Au-delà des tâches planifiées sur un seul serveur, l’Infrastructure as Code (Ansible en tête pour la simplicité, Terraform pour le provisioning cloud) permet de standardiser des dizaines ou des centaines de serveurs avec la même configuration. Pour une PME de moins de dix serveurs, Ansible suffit largement et apporte des gains concrets : reproductibilité, traçabilité git des changements, inspection facile de l’état attendu d’un parc.
Cron classique
crontab -e
# Format : min hour day month dayweek command
0 2 * * * /opt/scripts/backup.sh >> /var/log/backup.log 2>&1
*/15 * * * * /opt/scripts/health-check.sh
0 3 * * 0 /opt/scripts/weekly-cleanup.sh
systemd timers (alternative moderne)
Pour des tâches plus complexes que cron, systemd timers offrent : monitoring intégré, dépendances, persistance après reboot raté.
/etc/systemd/system/backup.service :
[Unit]
Description=Backup quotidien
[Service]
Type=oneshot
ExecStart=/opt/scripts/backup.sh
User=admin
/etc/systemd/system/backup.timer :
[Unit]
Description=Lance backup.service quotidiennement à 02h
[Timer]
OnCalendar=*-*-* 02:00:00
Persistent=true
[Install]
WantedBy=timers.target
sudo systemctl enable --now backup.timer
sudo systemctl list-timers
Anacron pour serveurs pas toujours allumés
Si le serveur peut être éteint au moment du cron : utiliser anacron qui rattrape les exécutions manquées.
8. Mises à jour et maintenance
La maintenance d’un serveur Linux n’est pas optionnelle, c’est ce qui sépare un serveur sain d’un serveur qui dérive lentement vers l’incident. Les vulnérabilités logicielles découvertes chaque semaine concernent les briques fondamentales (kernel, OpenSSL, sudo, systemd, glibc) tout autant que les applicatifs (Nginx, Apache, MySQL, PostgreSQL, PHP). Reporter les patches de sécurité, c’est accumuler une dette qui finira par coûter beaucoup plus cher qu’une fenêtre de maintenance régulière.
La stratégie sensée pour une PME tient en quelques règles : activer les mises à jour de sécurité automatiques (uniquement les patches mineurs, pas les changements de version majeurs), planifier une fenêtre mensuelle de mise à jour générale avec test en environnement de pré-production si possible, snapshotter avant toute upgrade significative, et tracer les changements dans un log d’exploitation.

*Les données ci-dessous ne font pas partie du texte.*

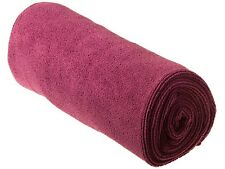 **OFFER** SEA TO SUMMIT TEK TOWEL MEDIUM (BERRY)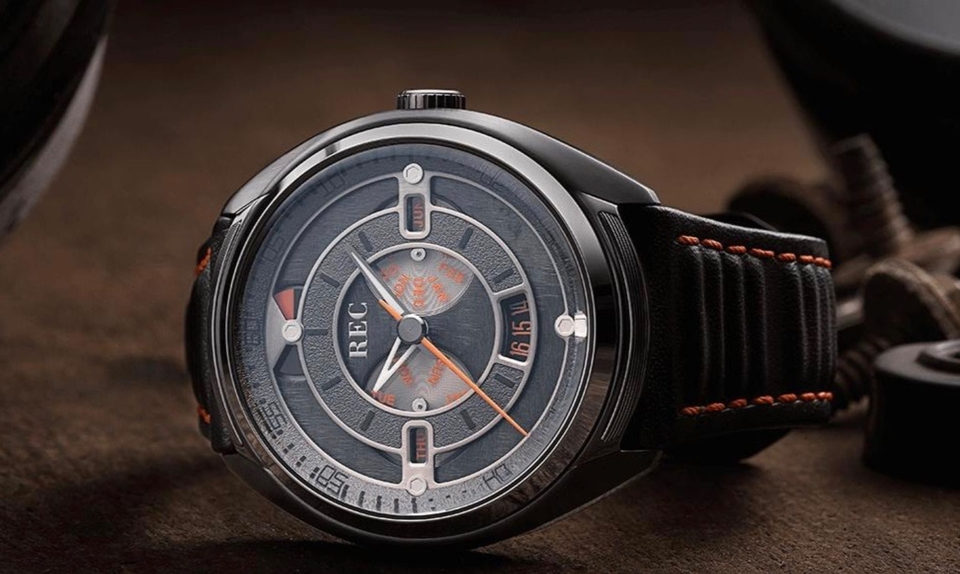 DT: REC 901-03 Mechanical Timepiece /Great Gift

Les distributions LTS facilitent cette discipline : moins de changements de version, plus de stabilité de l’écosystème, support sécurité long.
Mise à jour standard
sudo apt update && sudo apt upgrade -y
sudo apt autoremove --purge -y
sudo apt clean
Mises à jour automatiques sécurité (recommandé)
Voir section hardening, déjà couvert.
Suivi des paquets installés
# Tout ce qui a été installé manuellement
apt-mark showmanual
# Historique des installations
zcat /var/log/dpkg.log* | grep -E "install|remove"
Migration de version (Ubuntu LTS → LTS)
# Tester d'abord sur un environnement de test !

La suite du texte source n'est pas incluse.